Winching studies to directly measure tree windfirmness

From the very earliest studies of wind damage in forests, it was apparent that there was substantial tree-to-tree variation in levels of damage.  Some of this variation is of course due to different winds in different locations, or to site factors such as soil saturation.  But most likely a large portion of the variability results from inherent differences between trees in their windfirmness.  This tree characteristic can be estimated based on theoretical expectations, but empirical measurement is essential to truly document tree strength.  Such empirical data can be generated in only one way:  by winching trees to failure, and measuring the force needed to cause uprooting or trunk breakage.  This is a tedious and time-consuming endeavor, which may explain why (to our knowledge) there is only one other lab in the U.S. that actively uses this technique (an arboriculture lab in Massachusetts that studies street & residential trees).  Winching studies have been conducted extensively in Canada and the U.K., and to a lesser degree in Japan and Finland.  Prior to our work, there were only two published winching studies with forest trees in the U.S.

The procedure for such winching studies (called static winching) consists essentially of a winch and strap system attached to the base of an “anchor” tree and just below the canopy of a winched tree; the system includes a strain gauge (or load cell) that continuously measures the force in the winch/strap system and outputs that force to a file on a laptop computer.  Simultaneously, two tilt sensors attached to the tree also continuously output the tilt away from vertical of the tree during the winching process.  The setup is illustrated schematically in this graphic.


The winching itself it shown in this photo, which illustrates one person on the winch, and another ensuring that the steel cable that moves through the winch does not get tangled. 


For a subsample of the trees, it is necessary to cut them into 1 m sections for weighing, as shown here.

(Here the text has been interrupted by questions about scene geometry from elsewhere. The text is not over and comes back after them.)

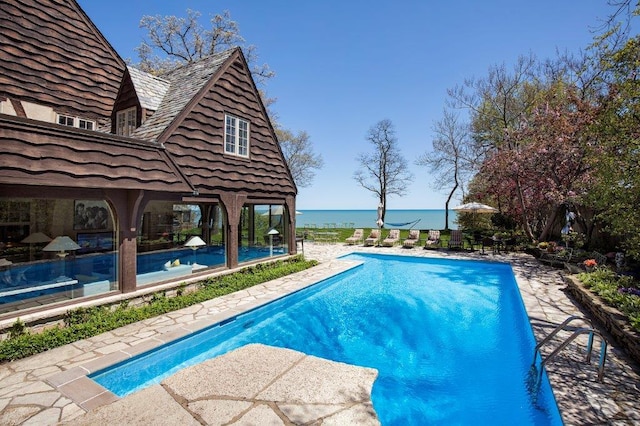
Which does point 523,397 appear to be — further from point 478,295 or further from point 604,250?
point 604,250

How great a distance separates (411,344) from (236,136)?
8497 mm

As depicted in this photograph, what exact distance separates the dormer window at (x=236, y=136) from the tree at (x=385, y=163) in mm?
26102

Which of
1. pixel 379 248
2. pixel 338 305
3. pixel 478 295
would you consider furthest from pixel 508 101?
pixel 338 305

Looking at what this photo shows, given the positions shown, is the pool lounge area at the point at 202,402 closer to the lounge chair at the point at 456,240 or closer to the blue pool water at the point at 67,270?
the blue pool water at the point at 67,270

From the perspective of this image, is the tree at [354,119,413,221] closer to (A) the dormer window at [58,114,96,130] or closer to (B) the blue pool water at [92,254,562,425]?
(B) the blue pool water at [92,254,562,425]

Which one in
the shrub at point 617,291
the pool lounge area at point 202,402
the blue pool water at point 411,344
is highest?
the shrub at point 617,291

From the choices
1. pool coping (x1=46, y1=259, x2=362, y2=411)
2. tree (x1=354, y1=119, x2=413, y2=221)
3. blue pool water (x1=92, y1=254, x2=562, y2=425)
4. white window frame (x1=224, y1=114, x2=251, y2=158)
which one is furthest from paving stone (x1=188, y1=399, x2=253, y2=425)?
tree (x1=354, y1=119, x2=413, y2=221)

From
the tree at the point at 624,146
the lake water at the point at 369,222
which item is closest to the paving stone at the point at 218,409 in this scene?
the tree at the point at 624,146

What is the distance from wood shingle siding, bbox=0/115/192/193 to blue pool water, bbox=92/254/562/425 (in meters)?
3.64

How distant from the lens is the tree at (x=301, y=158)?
36125mm

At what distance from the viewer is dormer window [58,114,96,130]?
953cm

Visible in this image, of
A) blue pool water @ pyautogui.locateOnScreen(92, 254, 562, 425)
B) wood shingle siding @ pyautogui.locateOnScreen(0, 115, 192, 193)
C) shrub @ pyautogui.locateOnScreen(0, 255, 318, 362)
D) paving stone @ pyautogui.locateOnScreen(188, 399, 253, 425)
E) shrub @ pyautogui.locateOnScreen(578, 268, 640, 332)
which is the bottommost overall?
blue pool water @ pyautogui.locateOnScreen(92, 254, 562, 425)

Using funding from the California Dept. of Water Resources, we completed our first winching study on levee trees (valley oak Quercus lobata, and western cottonwood Populus fremontii) in central California in 2011; this was published as Peterson & Claassen 2013.  We found that due to large site to site variation, the interspecific differences between these two species were not significant, although they were substantial.  Not surprisingly, there was a strong increase in windfirmness with increases in tree sizes.  On the sandy soil of the levees, soil moisture levels had little influence on tree windfirmness, although it is worth noting that the soil moisture conditions during our winching tests did not approach saturation; saturated soils may have led to much lower windfirmness of winched trees.

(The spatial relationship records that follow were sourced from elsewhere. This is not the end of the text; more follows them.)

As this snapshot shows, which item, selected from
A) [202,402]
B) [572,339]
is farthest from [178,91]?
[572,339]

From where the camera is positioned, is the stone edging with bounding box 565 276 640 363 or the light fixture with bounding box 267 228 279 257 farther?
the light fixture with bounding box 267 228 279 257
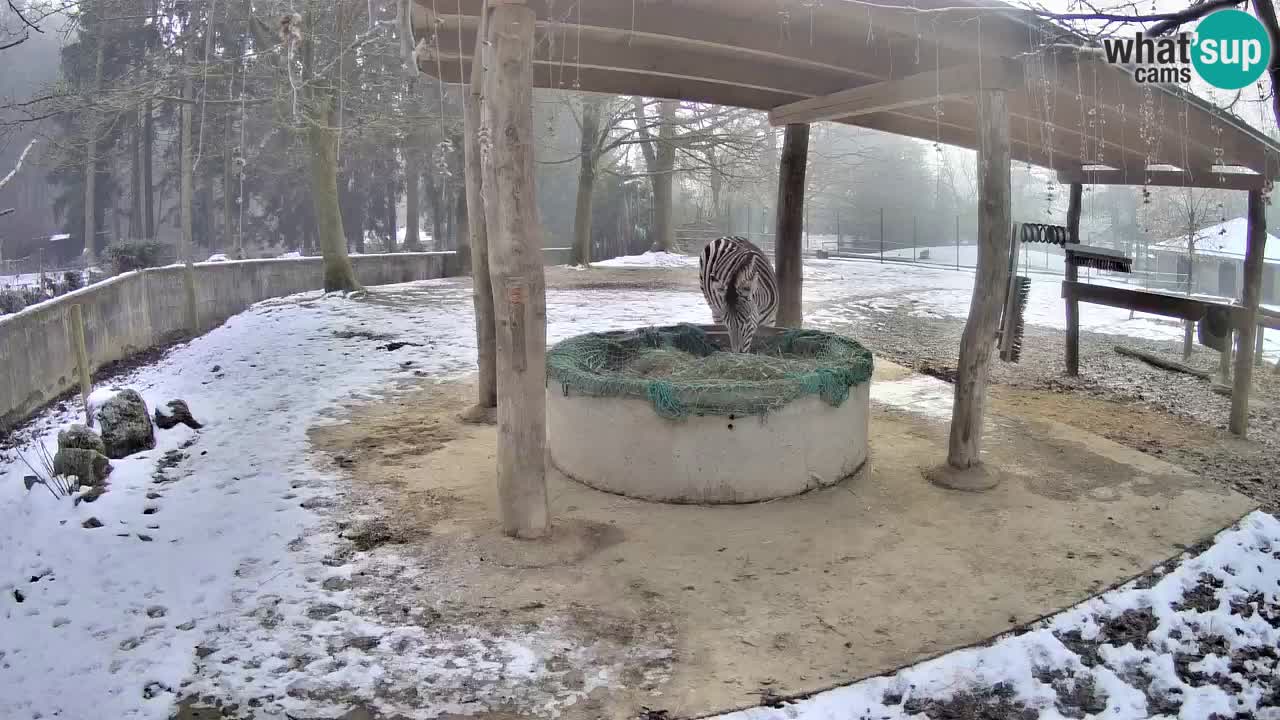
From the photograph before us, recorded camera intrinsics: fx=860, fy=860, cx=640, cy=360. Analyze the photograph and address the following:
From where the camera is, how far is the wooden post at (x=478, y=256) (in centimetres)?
710

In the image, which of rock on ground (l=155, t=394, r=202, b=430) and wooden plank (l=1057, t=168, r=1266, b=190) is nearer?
rock on ground (l=155, t=394, r=202, b=430)

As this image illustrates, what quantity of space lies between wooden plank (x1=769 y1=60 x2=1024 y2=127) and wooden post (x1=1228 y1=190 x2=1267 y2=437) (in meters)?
3.93

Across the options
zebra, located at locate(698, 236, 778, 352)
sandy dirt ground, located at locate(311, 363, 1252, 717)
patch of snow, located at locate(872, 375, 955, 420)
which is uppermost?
zebra, located at locate(698, 236, 778, 352)

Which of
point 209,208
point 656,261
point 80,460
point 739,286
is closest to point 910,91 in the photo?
point 739,286

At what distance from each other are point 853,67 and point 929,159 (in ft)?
138

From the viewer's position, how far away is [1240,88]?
17.3 ft

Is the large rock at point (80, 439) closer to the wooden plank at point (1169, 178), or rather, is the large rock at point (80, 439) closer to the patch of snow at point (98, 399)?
the patch of snow at point (98, 399)

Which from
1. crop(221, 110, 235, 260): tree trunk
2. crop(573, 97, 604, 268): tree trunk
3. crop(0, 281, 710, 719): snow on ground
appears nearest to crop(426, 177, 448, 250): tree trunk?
crop(221, 110, 235, 260): tree trunk

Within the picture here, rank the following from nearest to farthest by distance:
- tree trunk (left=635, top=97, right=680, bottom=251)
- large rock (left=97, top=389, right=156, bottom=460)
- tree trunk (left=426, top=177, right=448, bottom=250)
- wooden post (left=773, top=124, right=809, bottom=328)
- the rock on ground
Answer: large rock (left=97, top=389, right=156, bottom=460), the rock on ground, wooden post (left=773, top=124, right=809, bottom=328), tree trunk (left=635, top=97, right=680, bottom=251), tree trunk (left=426, top=177, right=448, bottom=250)

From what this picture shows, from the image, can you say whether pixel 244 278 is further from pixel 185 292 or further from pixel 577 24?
pixel 577 24

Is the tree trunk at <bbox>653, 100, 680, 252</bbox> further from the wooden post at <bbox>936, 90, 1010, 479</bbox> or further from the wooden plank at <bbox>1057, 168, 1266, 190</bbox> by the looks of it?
the wooden post at <bbox>936, 90, 1010, 479</bbox>

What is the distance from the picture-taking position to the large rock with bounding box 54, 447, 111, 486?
19.9ft

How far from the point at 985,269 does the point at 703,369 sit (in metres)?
2.12

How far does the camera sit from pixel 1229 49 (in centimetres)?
547
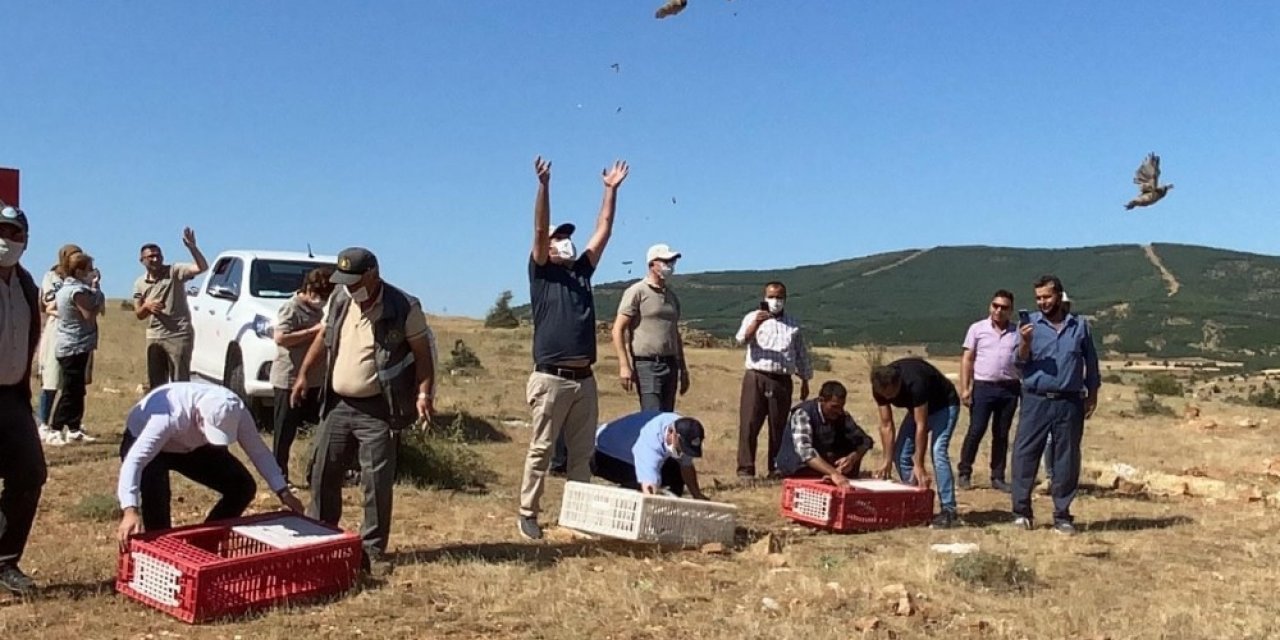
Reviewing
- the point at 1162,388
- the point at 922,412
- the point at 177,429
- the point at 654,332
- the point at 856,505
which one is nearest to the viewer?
the point at 177,429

In 2012, as part of setting up the artificial gaps for Jeff Cannon’s dissertation (wind & fire), we completed a winching study on loblolly pine (Pinus taeda) and tulip poplar (Liriodendron tulipifera) at the Piedmont National Wildlife Refuge in central Georgia.  One of our 2012 undergraduates, Meredith Barrett, is leading the effort to write up these results for publication; we expect a manuscript to be submitted in November 2013.  Surprisingly, we did not find any substantial difference between the critical turning moments of similar-sized pines and tulip poplars; this contrasts with the general received wisdom that conifers are more vulnerable to wind damage than hardwoods. 



In Fall 2013, we are embarking on a new collaboration with Dr. Brady Hardiman and Dr. Michael Dietze, both of Boston University, to conduct a winching study in northern Wisconsin at the UNDERC field station.  This undertaking will help Brady and Michael establish an artificial gap experiment in a northern hardwoods forest for their studies of ecosystem carbon dynamics.